***** Entries shown
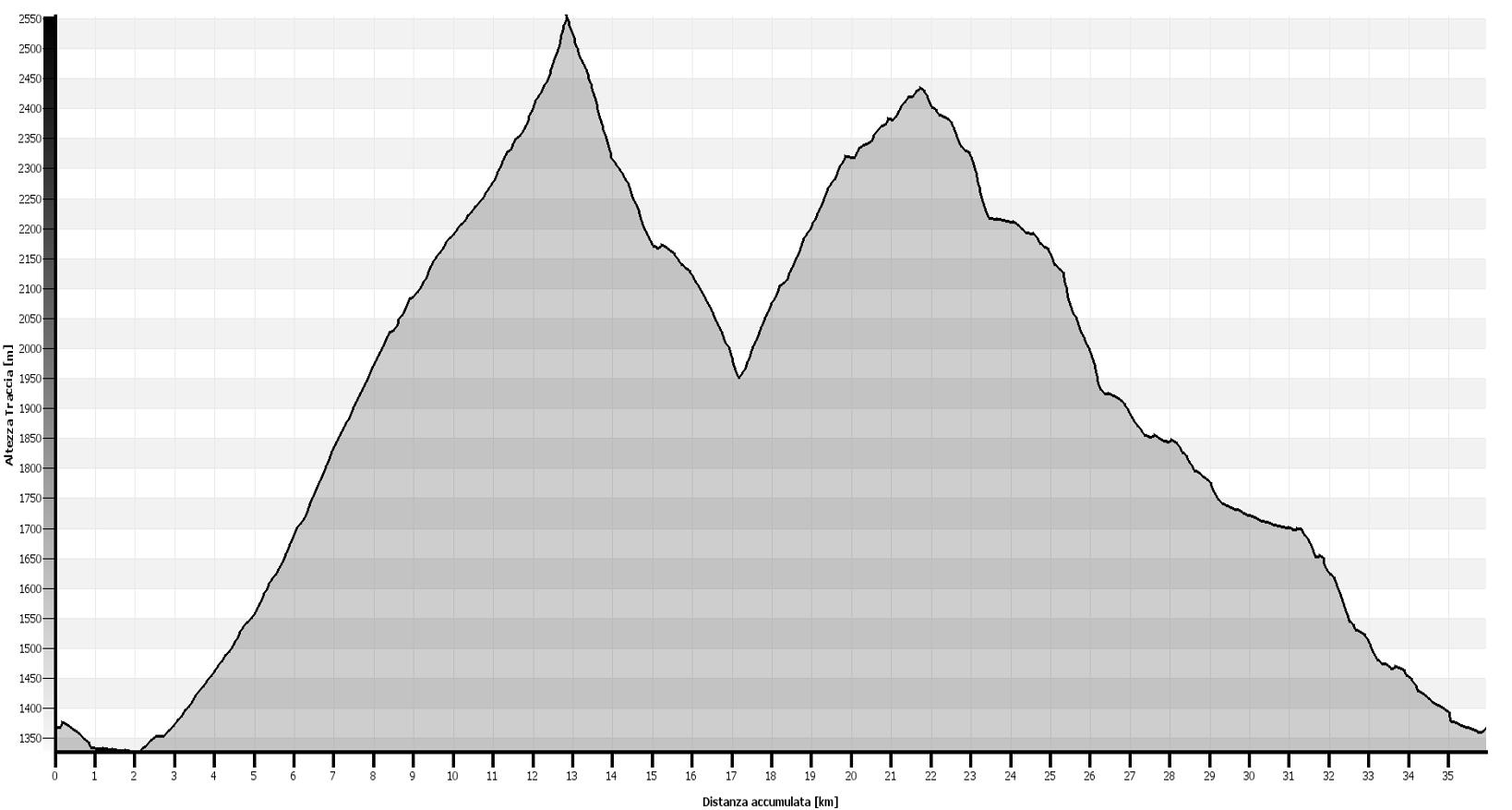 Colle della Rho - Colle Valle Stretta Altimetrie
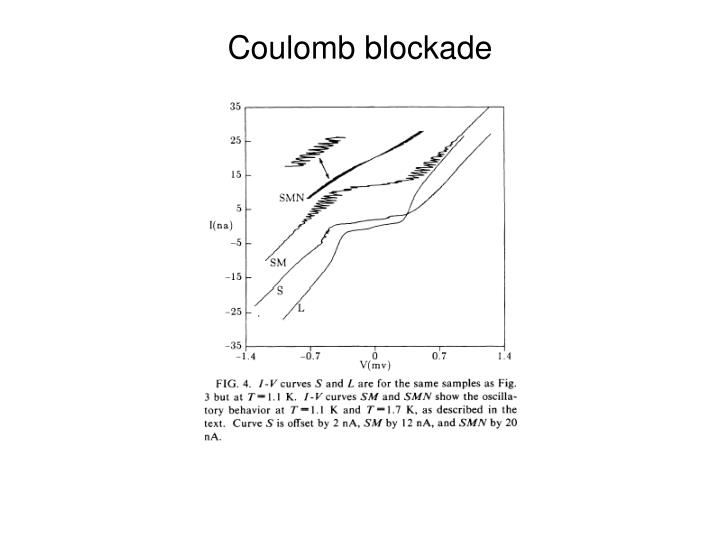 Coulomb blockade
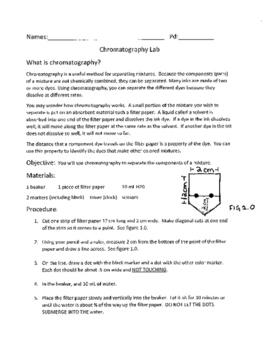 Ink Chromatography Lab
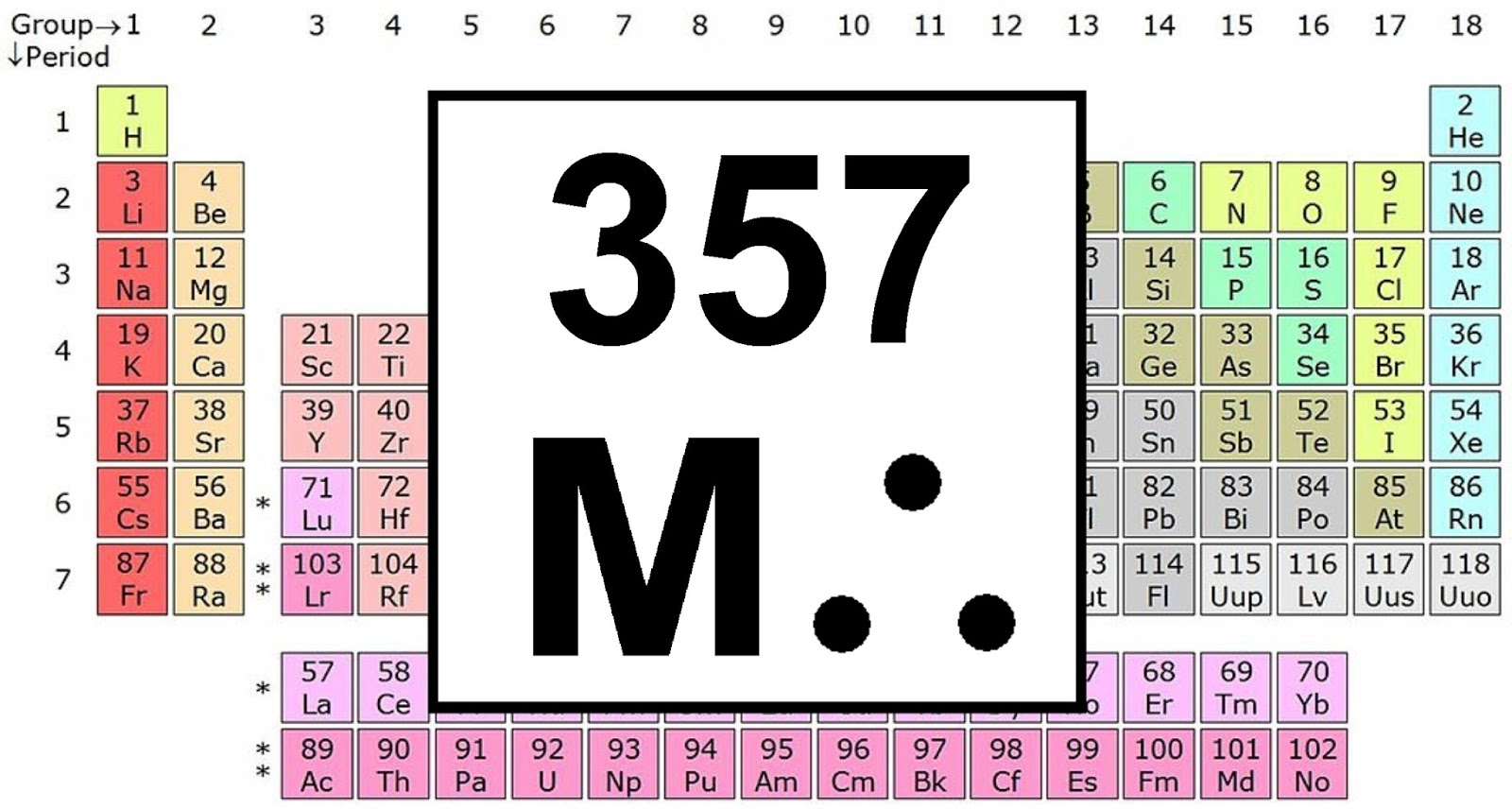 Building Builders Densest Element Added To Periodic Table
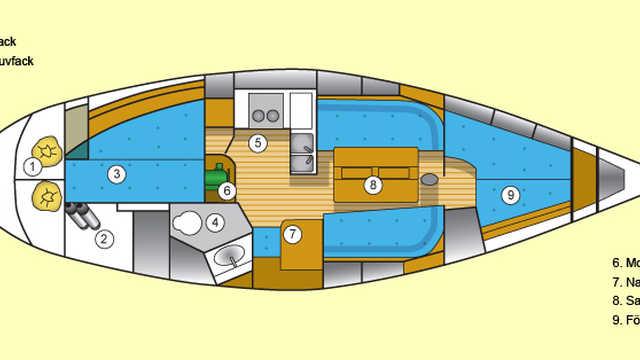 Plan du bateau Vind o Vatten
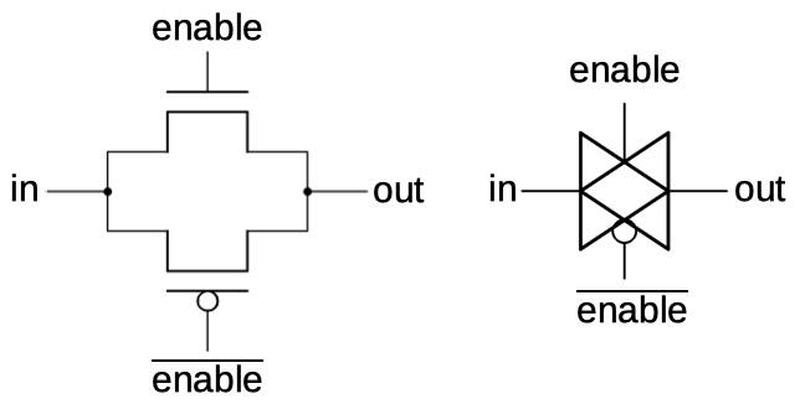 A transmission gate is constructed from two transistors. The transistors and their gates are indicated. The schematic symbol is on the right.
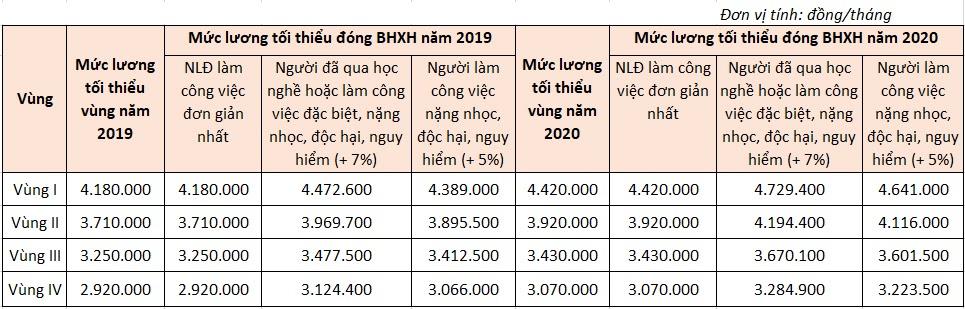 Mức đóng BHXH tối thiểu năm 2020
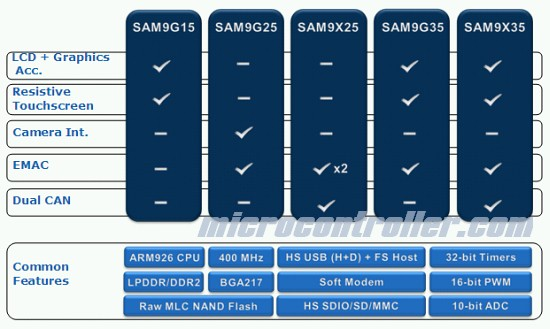 Atmel SAM9X35 Features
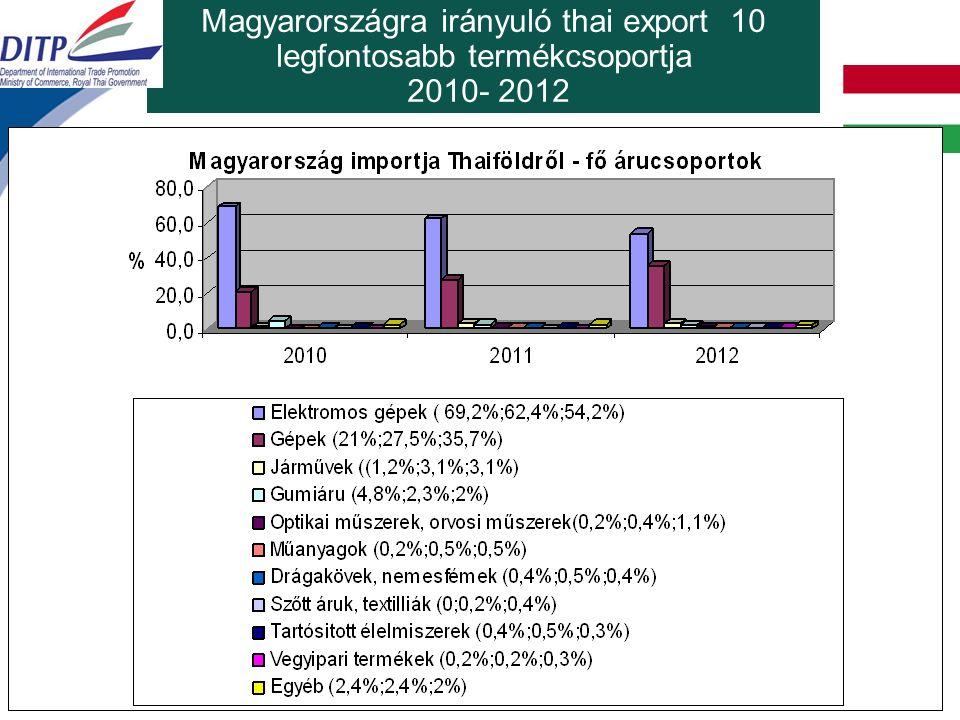 Magyarországra irányuló thai export 10 legfontosabb termékcsoportja 2010- 2012 2012: 431,6 millió USD (+3,6%)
**********
Work request:
With the pictures left out, copy exactly the lines from the one containing "Coulomb blockade" through the last line of the data.

Solution for this task:
 Coulomb blockade
 Ink Chromatography Lab
 Building Builders Densest Element Added To Periodic Table
 Plan du bateau Vind o Vatten
 A transmission gate is constructed from two transistors. The transistors and their gates are indicated. The schematic symbol is on the right.
 Mức đóng BHXH tối thiểu năm 2020
 Atmel SAM9X35 Features
 Magyarországra irányuló thai export 10 legfontosabb termékcsoportja 2010- 2012 2012: 431,6 millió USD (+3,6%)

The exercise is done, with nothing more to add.